UPDATE: How do you describe Phoenix Contact’s new role against the backdrop of the All Electric Society?
Our product range alone puts us in the fortunate position of having always contributed a great deal to climate protection. And now we are becoming the beneficiaries of a global trend, so to speak, when it is stated that all energy will be generated from electricity within a certain period of time. Of course, this fits in perfectly with our mission statement of the All Electric Society. What we need to work on more intensively in the future is our own CO2 footprint, so that we can also credibly represent our strategy externally and internally.
As a management team, we are convinced that this is the right thing to do. Also out of inner conviction. We are really well positioned in this respect and are also ahead of many others.
UPDATE: Does the new mission statement also change our role in public perception?

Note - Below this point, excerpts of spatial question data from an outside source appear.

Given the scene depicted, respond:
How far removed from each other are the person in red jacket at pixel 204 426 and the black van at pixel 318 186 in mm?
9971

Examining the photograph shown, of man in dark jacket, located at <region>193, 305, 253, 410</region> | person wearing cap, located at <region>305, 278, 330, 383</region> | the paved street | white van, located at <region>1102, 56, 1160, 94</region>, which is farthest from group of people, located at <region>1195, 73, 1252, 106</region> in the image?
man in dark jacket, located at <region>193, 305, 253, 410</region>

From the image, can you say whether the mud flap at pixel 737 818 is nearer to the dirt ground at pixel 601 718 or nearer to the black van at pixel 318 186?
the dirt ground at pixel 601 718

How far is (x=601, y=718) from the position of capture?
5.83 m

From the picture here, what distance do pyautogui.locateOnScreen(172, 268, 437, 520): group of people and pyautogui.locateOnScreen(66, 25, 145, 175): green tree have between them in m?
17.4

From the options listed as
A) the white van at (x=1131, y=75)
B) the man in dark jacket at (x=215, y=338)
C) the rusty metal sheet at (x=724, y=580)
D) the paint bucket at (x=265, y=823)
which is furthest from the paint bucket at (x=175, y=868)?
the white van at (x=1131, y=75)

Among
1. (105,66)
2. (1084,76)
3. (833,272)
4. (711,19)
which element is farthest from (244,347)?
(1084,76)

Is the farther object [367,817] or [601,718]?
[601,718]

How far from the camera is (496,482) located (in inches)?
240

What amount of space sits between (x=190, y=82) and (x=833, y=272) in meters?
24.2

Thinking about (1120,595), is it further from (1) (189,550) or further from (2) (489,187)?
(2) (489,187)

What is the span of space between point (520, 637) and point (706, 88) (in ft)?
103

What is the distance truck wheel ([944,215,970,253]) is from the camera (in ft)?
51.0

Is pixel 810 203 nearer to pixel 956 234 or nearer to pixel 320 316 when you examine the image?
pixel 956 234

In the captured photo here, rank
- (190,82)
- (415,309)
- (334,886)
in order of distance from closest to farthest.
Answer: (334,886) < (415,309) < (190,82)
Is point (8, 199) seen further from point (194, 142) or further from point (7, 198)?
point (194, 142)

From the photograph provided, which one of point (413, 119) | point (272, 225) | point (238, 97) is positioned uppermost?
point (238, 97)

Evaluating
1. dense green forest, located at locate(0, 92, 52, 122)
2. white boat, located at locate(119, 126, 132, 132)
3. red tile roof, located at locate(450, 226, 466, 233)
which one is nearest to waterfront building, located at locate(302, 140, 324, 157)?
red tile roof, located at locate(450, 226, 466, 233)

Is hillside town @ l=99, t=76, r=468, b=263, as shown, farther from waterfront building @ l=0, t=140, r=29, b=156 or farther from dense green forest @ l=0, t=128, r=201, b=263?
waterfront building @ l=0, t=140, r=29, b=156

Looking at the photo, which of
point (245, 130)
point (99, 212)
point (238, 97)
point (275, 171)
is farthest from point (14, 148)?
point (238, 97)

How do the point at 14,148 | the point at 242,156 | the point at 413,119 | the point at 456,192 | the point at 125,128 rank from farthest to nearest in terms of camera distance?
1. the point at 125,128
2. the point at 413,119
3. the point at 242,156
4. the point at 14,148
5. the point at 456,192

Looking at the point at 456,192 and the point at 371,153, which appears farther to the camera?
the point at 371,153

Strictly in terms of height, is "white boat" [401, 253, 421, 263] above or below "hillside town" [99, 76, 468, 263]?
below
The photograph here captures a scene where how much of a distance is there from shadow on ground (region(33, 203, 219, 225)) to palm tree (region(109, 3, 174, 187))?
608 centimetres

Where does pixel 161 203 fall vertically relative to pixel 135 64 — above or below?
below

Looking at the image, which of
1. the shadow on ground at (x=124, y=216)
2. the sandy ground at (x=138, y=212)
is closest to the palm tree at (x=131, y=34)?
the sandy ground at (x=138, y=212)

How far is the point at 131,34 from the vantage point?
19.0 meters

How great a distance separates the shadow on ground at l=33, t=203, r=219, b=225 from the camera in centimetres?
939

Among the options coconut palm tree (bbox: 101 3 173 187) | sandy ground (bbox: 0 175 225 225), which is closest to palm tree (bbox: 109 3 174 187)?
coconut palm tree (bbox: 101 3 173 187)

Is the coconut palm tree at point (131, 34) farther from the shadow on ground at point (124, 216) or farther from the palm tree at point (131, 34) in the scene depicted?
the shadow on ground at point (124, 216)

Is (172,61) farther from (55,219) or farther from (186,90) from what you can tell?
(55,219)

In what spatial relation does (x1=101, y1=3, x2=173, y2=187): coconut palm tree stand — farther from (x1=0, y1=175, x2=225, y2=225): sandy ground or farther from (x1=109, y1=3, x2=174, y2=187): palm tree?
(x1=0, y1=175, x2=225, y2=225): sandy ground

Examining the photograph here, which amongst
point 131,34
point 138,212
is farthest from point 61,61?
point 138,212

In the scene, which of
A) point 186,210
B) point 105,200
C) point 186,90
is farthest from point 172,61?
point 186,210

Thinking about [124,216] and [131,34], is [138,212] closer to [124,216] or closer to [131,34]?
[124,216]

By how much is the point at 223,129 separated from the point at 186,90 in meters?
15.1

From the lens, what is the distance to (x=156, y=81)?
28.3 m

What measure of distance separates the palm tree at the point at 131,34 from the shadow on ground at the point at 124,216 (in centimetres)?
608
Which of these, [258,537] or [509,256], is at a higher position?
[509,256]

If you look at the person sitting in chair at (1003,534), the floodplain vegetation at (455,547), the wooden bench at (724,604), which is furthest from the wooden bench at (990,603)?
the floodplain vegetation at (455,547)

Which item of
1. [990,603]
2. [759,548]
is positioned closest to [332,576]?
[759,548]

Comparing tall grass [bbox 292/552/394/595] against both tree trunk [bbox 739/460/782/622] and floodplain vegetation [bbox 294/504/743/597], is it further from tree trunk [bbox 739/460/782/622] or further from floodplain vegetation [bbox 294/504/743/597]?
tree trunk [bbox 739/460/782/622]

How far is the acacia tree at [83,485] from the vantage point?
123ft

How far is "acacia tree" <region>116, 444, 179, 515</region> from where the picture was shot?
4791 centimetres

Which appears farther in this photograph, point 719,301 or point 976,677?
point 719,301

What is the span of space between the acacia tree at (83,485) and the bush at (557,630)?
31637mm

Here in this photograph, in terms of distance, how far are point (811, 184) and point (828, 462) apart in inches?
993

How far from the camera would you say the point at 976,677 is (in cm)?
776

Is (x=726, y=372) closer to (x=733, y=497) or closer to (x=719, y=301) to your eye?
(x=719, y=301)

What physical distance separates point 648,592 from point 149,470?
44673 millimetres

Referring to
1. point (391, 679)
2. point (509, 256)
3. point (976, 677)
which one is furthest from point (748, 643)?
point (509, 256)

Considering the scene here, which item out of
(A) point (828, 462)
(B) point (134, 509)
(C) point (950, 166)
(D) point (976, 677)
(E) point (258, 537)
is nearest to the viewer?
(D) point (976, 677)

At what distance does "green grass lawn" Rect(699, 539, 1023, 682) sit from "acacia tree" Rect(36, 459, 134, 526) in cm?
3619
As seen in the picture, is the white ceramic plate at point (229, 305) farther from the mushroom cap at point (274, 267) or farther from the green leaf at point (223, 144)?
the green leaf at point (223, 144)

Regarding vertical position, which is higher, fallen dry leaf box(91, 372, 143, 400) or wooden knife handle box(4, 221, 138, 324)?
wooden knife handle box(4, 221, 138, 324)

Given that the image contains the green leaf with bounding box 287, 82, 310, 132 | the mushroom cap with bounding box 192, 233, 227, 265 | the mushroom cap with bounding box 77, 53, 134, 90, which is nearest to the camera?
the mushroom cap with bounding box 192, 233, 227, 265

As a company, we don’t want to take a political position. But the All Electric Society is science-based, that’s not debatable. If climate change is denied, for example, then as an engineer I represent science. And I do so steadfastly. I can’t seriously argue that. If someone is completely inaccessible to scientific arguments, then you no longer have a platform on which to start a discourse. Not even with any administrative levels or politicians. In short, I think that we must and will also take a position more frequently to the outside world.
UPDATE: In 2023, Phoenix Contact celebrates its 100th anniversary. What does the topic of family businesses mean to you?
Friendliness, openness, partnership, trust, a positive error culture – these are family businesses. Knowing and sharing the people and the values that are important to the shareholders – that’s family.
Phoenix Contact is also an important part of my own family, not only because I work there (far too much, they think). But my family knows the company, knows my colleagues, and also knows Klaus Eisert – that is something completely different from working for maximum pay in a DAX company. Something like that shapes you, connects you and lets you work here for many years.